__Okunacak Metin__:

2010 yılı Bengal Körfezi’ndeki Andaman Adaları’na özgü bir kabile dili olan Aka-Bo’nun yaşayan son konuşanı Boa Senior’ın vefatına tanıklık etti. Boa Senior’un ölümüyle ilgili haberlerde, kabilenin ileri gelenleri tarafından tahmin edildiği bildirilen 2004 tsunamisinden, 1942’deki Japon işgalinden ve İngiliz sömürgecilerin uyguladıkları acımasız politikalardan sağ kurtulmuş olduğuna dikkat çekiliyordu. Boa Senior’u uzun yıllardır tanıyan dilbilimci Anvita Abbi konuyla ilgili şunları söylemişti: “Boa, anne ve babasının ölümünden sonra 30 ila 40 yıl boyunca Bo dilini konuşan son insandı. Çoğu zaman çok yalnızdı, insanlarla iletişim kurabilmek için Hintçe’nin Andaman lehçesini öğrenmek zorunda kalmıştı.”
Dillerin yok oluşuna dair hikâyeler her zaman trajik olmuştur. Peki, ama neden? Aka-Bo, diğer birçok yok olmuş dil gibi, insanların büyük çoğunluğunun hayatında bir fark yaratmamıştır. Yine de diller öldüğünde değerli bir şeyi kaybettiğimiz düşüncesi tanıdıktır. Azınlık dillerini korumanın zaman ve kaynak kaybından başka bir şey olmadığı görüşü de aynı derecede bilindiktir. Bu yazıda bu çelişkili davranışları anlamlandırmaya çalışmak niyetindeyim.
Azınlık dillerinin en basit tanımı, bir ülkenin veya bölgenin yarısından biraz daha azı tarafından konuşulmasıdır. Bu durum, dünyanın en yaygın konuşulan dili olan Mandarin’i birçok ülkede azınlık dili haline dönüştürmüştür. Genellikle azınlık dillerinden bahsederken, en yaygın olarak konuşuldukları ülkede bile azınlık dili olan dilleri kastettiğimiz söylenir. Burada odak noktamız bu olacak. Özellikle tehlike altında olan veya olabilecek azınlık diller ve bu dillerin desteklenmesine yönelik aktif çabalar konusunda endişe duyuyoruz.
Bir dilin ölümünden duyduğumuz üzüntü karmaşıktır. Boa Senior’un ölümü yalnızca bir dilin yok oluşuna işaret etmiyor. Bu aynı zamanda bir zamanlar parçası olduğu, dilbilimcilerin ve antropologların büyük ilgisini çeken ve yok oluşu baskı ve şiddetten kaynaklanan bir kültürel kaybın da göstergesi. Buna ek olarak, bir dili konuşan son bir kişi kalması fikrinde melankolik bir şey var; Boa Senior gibi, bir zamanlar anadilinde sohbet edebildiği insanları kaybetmenin acısını deneyimleyen bir kişi. Tüm bu yaşananlar bir zamanlar gelişen bir kültürün ölene kadar baskı altında tutulması, yalnızlık ve sevdiklerini kaybetmek bir dilin ölümünü içerip içermediğine bakılmaksızın kötü şeylerdir.

__Yapılacak Görevler__:
1. Dil ölümü metninde "Dillerin yok oluşuna" sözlerinin bulunduğu yerden başlayan bölümü, "anlamlandırmaya çalışmak niyetindeyim." sözlerinden sonra keserek hiç değiştirmeden yazın.
2. Dil ölümü metnine göre şu soruları yanıtlayın:
(a) Boa Senior hangi dilin yaşayan son konuşanıydı?
(b) Dünyanın en yaygın konuşulan dili olarak hangi dil anılıyor?
(c) Anvita Abbi'ye göre Boa Senior, insanlarla iletişim kurabilmek için neyi öğrenmek zorunda kalmıştı?
3. Dil ölümü metni, bir dilin ölümünden duyulan üzüntünün neden karmaşık olduğunu hangi gerekçelerle açıklıyor?
Bundan sonra gelen satırların dil ölümü metniyle hiçbir bağlantısı yoktur.

__Veri Kesiti__:
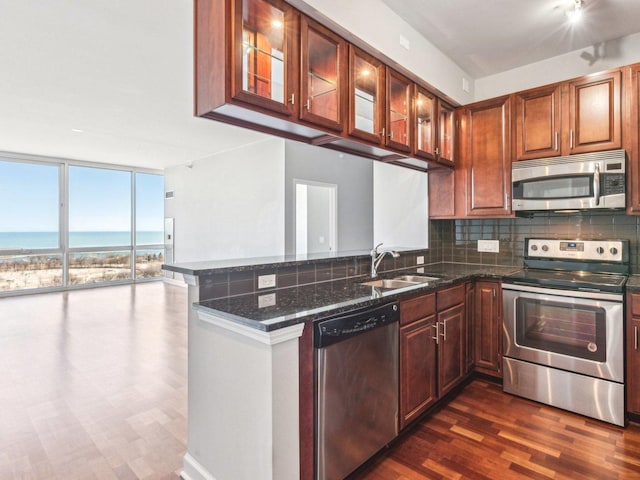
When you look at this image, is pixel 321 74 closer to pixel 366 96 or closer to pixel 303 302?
pixel 366 96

__Verilen Yanıtlar__:
1.
Dillerin yok oluşuna dair hikâyeler her zaman trajik olmuştur. Peki, ama neden? Aka-Bo, diğer birçok yok olmuş dil gibi, insanların büyük çoğunluğunun hayatında bir fark yaratmamıştır. Yine de diller öldüğünde değerli bir şeyi kaybettiğimiz düşüncesi tanıdıktır. Azınlık dillerini korumanın zaman ve kaynak kaybından başka bir şey olmadığı görüşü de aynı derecede bilindiktir. Bu yazıda bu çelişkili davranışları anlamlandırmaya çalışmak niyetindeyim.

2.
(a) Aka-Bo.
(b) Mandarin.
(c) Hintçe'nin Andaman lehçesini.

3. Boa Senior'un ölümü yalnızca bir dilin yok oluşunu göstermez. Aynı zamanda yok oluşu baskı ve şiddetten kaynaklanan bir kültürel kaybın da göstergesidir. Buna ek olarak, bir dili konuşan son bir kişinin kalması ve anadilinde sohbet edebildiği insanları kaybetmenin acısını yaşaması fikrinde melankolik bir yan vardır.